Autonomous Operation

"Goal-driven execution of tasks without constant human oversight."

Cognitive Architecture

"A blueprint for agent design, integrating perception, reasoning, and action modules."

Collaboration

"Agents working together through shared goals and coordinated plans."

Concept-CoT Agent

"An agent using chain-of-thought reasoning to break down abstract concepts into actionable steps."

Continual Pretraining

"Ongoing training of models on new data to maintain relevance and adaptability."

CoT (Chain-of-Thought)

"A reasoning method where agents decompose problems into sequential steps."

Design Patterns

"Reusable solutions for common challenges in agent architecture, like coordination or error handling."

Distillation

"Compressing complex models into smaller, efficient versions while retaining core capabilities."

Functional Calling

"The ability of agents to invoke external tools or APIs during task execution."

Goal

"The objective an agent aims to achieve, guiding its planning and actions."

HITL (Human-in-the-Loop)

"Human oversight for validation, correction, or ethical compliance in agent operations."

DATASET EXCERPT:
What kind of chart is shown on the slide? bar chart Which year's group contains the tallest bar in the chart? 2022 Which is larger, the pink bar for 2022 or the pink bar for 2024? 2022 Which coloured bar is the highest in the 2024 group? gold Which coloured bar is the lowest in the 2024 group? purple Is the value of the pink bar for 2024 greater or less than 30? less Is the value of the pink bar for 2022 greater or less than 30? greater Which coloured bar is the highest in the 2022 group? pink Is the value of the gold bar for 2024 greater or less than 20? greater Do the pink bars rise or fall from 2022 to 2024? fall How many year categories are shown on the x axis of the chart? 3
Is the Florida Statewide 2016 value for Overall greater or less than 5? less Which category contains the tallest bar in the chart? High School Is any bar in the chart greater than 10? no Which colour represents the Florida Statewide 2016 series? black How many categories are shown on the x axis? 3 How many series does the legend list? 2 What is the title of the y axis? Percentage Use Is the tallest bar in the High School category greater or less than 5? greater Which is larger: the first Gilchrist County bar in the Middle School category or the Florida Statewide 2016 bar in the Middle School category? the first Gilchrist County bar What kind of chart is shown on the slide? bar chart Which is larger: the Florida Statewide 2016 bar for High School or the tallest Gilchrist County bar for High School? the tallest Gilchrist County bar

TASKS:
1. From the glossary, extract the passage from "Distillation" to "HITL (Human-in-the-Loop)".
2. Using the glossary, decide whether each statement agrees with it. Answer yes or no and quote the words that decide it.
(a) Distillation means compressing complex models into smaller versions that keep their core capabilities.
(b) HITL refers to removing humans from agent operations.
(c) Functional Calling is the ability of agents to invoke external tools or APIs while carrying out tasks.
3. Summarize the glossary in two sentences.

RESPONSES BY TASK:
1.
Distillation

"Compressing complex models into smaller, efficient versions while retaining core capabilities."

Functional Calling

"The ability of agents to invoke external tools or APIs during task execution."

Goal

"The objective an agent aims to achieve, guiding its planning and actions."

HITL (Human-in-the-Loop)

2.
(a) Yes: "Compressing complex models into smaller, efficient versions while retaining core capabilities."
(b) No: "Human oversight for validation, correction, or ethical compliance in agent operations."
(c) Yes: "The ability of agents to invoke external tools or APIs during task execution."

3. The glossary defines terms for agent design and operation, such as autonomous operation as goal-driven execution without constant human oversight and cognitive architecture as a blueprint that integrates perception, reasoning, and action modules. It also covers methods such as chain-of-thought reasoning, which decomposes problems into sequential steps, continual pretraining on new data, and distillation of complex models into smaller, efficient versions, along with human oversight of agent operations through HITL.